Gösterilen Metin:

Çatalpınar hafızamda yer eden mekânlardan biri olmuştur.

DÜNDEN BUGÜNE ÇATALPINAR 
Kim demiş bir gidilen yere daha gidilmez diye. Ben gidiyorum. Daha önce üç defa uğradığım bu ilçede bazı dostluklar edindim. Birçok hatıra benimle birlikte yaşayacak. Birçok olaya şahit oldum ve Çatalpınar hafızamda yer eden mekânlardan biri olmuştur.
İlk geldiğim zaman uğradığım mekân Çatalpınar Şehit Onur Tiken Çok Programlı Anadolu Lisesi olmuştu. O zaman Yusuf Öztekin Bey uğradığım okulun müdürüydü. Tokatlı ve aynı zamanda tarihçi de olan Yusuf Öztekin Bey benim Tokat’ın ilçelerini de gezeceğimi duyduğunda bana bir güzergâh çizdi ve ben bu planı hayata geçirerek işim daha da kolay hale geldi. Kendisine teşekkür ederim.
Daha sonra Çatalpınar Kütüphanesine uğramış Songül Okumuş Hanımefendi ile tanıştım. Kütüphaneye basılı eserim olan kitabımı hediye ettim. Tanışıp sohbet ettik. Hatta arkadaş olduk. Songül Okumuş Hanımefendi daha sonra Ünye Kütüphanesine gelince görüşme imkânımız daha çok olmasına rağmen dünya işlerinden dolayı belirli aralıklarla görüşebiliyoruz. Ancak ne zaman Çatalpınar Kütüphanesi önünden geçsem onu hatırlıyorum. 
Daha sonra yolum İsli Demlik Çay ocağına düşmüştü. İsli Demlik Çay Ocağını Bekir Güney adında biri işletiyordu. İçinde hatırı sayılır kitapların bulunduğu bir işletmeydi ve bir duvar baştanbaşa kitapla doluydu. Zamanın getirdiği şartlar gereği şimdi kapanmış. Ne zaman Çatalpınar’a yolum düşse o çay ocağını da hatırlarım. Tabii Bekir Güney’i de.
Son gidişimde yine İlçe Kütüphanesine uğradım. Her ne Kadar Songül Hanım orada olmasa da mutlaka yerine biri gelmiştir diye düşündüm. İçeri girdiğimde beni zarif bir hanımefendi karşıladı. Tanıştık.  Berna Levent Hanımefendi İlçe Kütüphanesinin yeni görevlisiydi artık. Kısa bir görüşmemiz oldu. Onu kitaplar arasında buldum. Masasının üzerinde olan onlarca kitabın tasnifini ve kaydını yapıyordu belli ki. 
Kitap ve kitaplarla ilgili herkesi diğer kişilerden farklı görürüm. Emekli bir eğitimci olmamın yanında üç-beş kitap okumuşluğumuz da var. Dolayısı ile yalanı, dolanı olmayan şeylerdi kitaplar.

Verilen Bilgiler:
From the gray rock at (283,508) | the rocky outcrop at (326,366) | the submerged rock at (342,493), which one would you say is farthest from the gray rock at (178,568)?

Yapılacaklar:
1/ Çatalpınar yazısında "Daha sonra yolum" sözleriyle başlayan kısmı, "Bekir Güney’i de." sözleri de dahil olmak üzere, hiçbir şeyini değiştirmeden yaz.
2/ Çatalpınar yazısını kaldığı yerden sürdür.
Yukarıdaki satırlar bu işte hiç kullanılmıyor.

Görev Yanıtları:
1/
Daha sonra yolum İsli Demlik Çay ocağına düşmüştü. İsli Demlik Çay Ocağını Bekir Güney adında biri işletiyordu. İçinde hatırı sayılır kitapların bulunduğu bir işletmeydi ve bir duvar baştanbaşa kitapla doluydu. Zamanın getirdiği şartlar gereği şimdi kapanmış. Ne zaman Çatalpınar’a yolum düşse o çay ocağını da hatırlarım. Tabii Bekir Güney’i de.

2/
Berna Levent Hanım bulunduğu yere çabuk intibak etmiş olduğunu ona bir yeri sorduğumda anladım. Tarif etmenin yanında bana “Size gösterebilirim” dedi. Bu birine olan yardım etmenin en etkili haliydi. Tarif ile fiil aynı şey demek değildir. Her ne kadar tarifinden anlamış olsam dahi ilk defa tanıştığımız birinin misafire davranışı takdire şayandı. Bundan dolayı Berna Levent Hanımefendiye teşekkür ederim.
Çatalpınar’da son durağım ilçe Sağlık Müdürlüğü oldu. Çünkü orada babası yakın dostum ve görev arkadaşım, ağabeyi ve ablası öğrencim olan Mustafa Ekiz görevli olarak vazifeliydi. Giresun ilinin Tirebolu ilçesine bağlı Eymür Köyü Ortaokulu öğretmeni olarak görev yaptığım yerde tanımıştım Mustafa Ekiz’in babasını. İrtibatımız kader izin verdiği müddetçe devam etti. İlçeden 1985 yılında ayrılmıştım ve tam 40 yıl sonra yeniden buluşmanın heyecanı vardı üzerimde.
İlçe sağlık Merkezine girdiğimde başta Mustafa Ekiz olmak üzere çalışma arkadaşları da benimle ilgilendiler. Aralarındaki bu samimi hava çalışma verimini artıracaktır. Zaten Mustafa Ekiz’in rahmetli babası bize her zaman “Devlet işlerini de kendi işiniz ciddiyetinde yapınız” şeklinde tavsiyelerde bulunurdu. Bu sözü meslek hayatım boyunca hiç unutmadım.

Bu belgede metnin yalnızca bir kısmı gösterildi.